Screaming, he woke from a dream that he could not remember. Nor did he want to; to prevent its return he kept his eyes open and sat feeling stunned and wishing the night over. But accidentally he slept again, this time in a deep oblivion.
He bought breakfast bars and orange juice and ate in the minivan, watching vehicles move between gas pumps, watching drivers talk on their cellphones with mirthless expressions. James Dell’s pallid, desiccated skin suddenly hung before him, as if in a curtain, and with it the choking antiseptic odour of the hospital – he remembered that these had been elements of the dream that woke him the night before. He started the minivan and began to drive.
He drove another hour, road to interstate to exit, parked, stood out of the minivan on a gravel shoulder, walked the acceleration lane to the point where it tapered out, then turned and strode into fallow land.
Milkweed, tall grasses and clusters of sumac patched the ground. In the middle distance stood a few maples, and past those the land rolled with hill-backs bristling with serried corn. The interstate exit provided access on and off a two-lane that extended straight out of sight to either direction. Beside it, near the interstate, stood a lonely rectangular brick structure covered with extravagantly flaking white paint. On one wall were three large blue block letters: VFW. A red Chevy pickup, at least twenty years old, rested beside the building. In front stood a vintage howitzer, also painted white, weeds brushing the bottom of its barrel.
Ellis moved slowly in the grasses and weeds, some of which offered clusters of small white flowers. When he turned, he could see the trail he had cut, pressing down the plants as he walked. He looked for a similar trail that Boggs might have left if he had been here, and studied for several minutes a couple of weeds he found broken, but he had no experience in this kind of tracking and could make no conclusions. An hour passed. He stopped after each step, examined the ground and its objects. The delicate pale bones of a bird. A pizza box collapsing into the earth. An oval sink basin. Then, half buried in the dirt, he discovered a wooden shingle.
It was from a Toyota Tacoma pickup that had carried on its bed a home-made camper sided with wooden shingles. In the midst of a snowstorm it had slid off the roadway and mired here in snow. A tow truck had come out to help. And the tow-truck driver was killed when a semi came off the roadway, slid through the snow and pulverised his upper torso against the back of the Toyota – like fingers in a stamping press. In the police photos that Ellis had studied, nothing could be seen of the man except for the blood smeared over the two surfaces that had killed him and a single booted foot extended from beneath the semi. When Boggs saw it he said, ‘Like the witch in Oz.’ Using photogrammetric techniques, Ellis had analysed a stack of police Polaroids of tyre marks in the snow to prove that the tow truck had been parked fully on the shoulder and not in the highway’s right lane, as the semi driver claimed.

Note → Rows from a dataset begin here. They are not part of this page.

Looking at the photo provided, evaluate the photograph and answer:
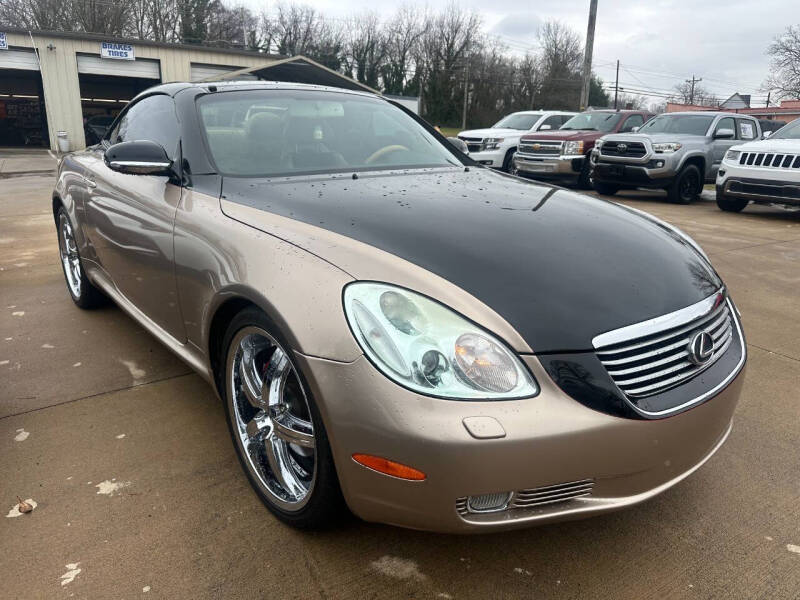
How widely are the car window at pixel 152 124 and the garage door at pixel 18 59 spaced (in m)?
23.1

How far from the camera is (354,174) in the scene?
8.52 ft

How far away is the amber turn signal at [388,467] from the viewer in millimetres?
1509

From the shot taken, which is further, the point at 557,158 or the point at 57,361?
the point at 557,158

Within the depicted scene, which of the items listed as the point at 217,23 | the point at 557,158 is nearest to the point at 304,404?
the point at 557,158

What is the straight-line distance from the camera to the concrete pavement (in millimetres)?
1771

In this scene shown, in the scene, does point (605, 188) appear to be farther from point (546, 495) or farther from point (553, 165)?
point (546, 495)

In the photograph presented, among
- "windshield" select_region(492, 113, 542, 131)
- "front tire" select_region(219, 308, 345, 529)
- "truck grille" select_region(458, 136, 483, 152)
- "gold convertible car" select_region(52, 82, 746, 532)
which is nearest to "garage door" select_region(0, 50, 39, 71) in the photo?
"truck grille" select_region(458, 136, 483, 152)

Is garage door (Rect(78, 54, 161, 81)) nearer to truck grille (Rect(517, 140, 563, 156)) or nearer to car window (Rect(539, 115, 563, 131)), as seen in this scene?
car window (Rect(539, 115, 563, 131))

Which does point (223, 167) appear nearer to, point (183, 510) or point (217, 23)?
point (183, 510)

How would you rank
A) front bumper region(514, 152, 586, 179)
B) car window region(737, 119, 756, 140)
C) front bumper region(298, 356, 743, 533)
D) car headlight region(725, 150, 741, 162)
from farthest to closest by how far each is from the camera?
front bumper region(514, 152, 586, 179) → car window region(737, 119, 756, 140) → car headlight region(725, 150, 741, 162) → front bumper region(298, 356, 743, 533)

After the shingle, finding nothing more, Ellis drifted into abstraction, staring at a runnel-fed low place a short distance away, full of cattails and redwing blackbirds that moved in bursts and called in trills. The humid atmosphere resonated with the yellow-white hammering of the sun.
Finally he walked up the acceleration ramp and down the road to the building with the howitzer.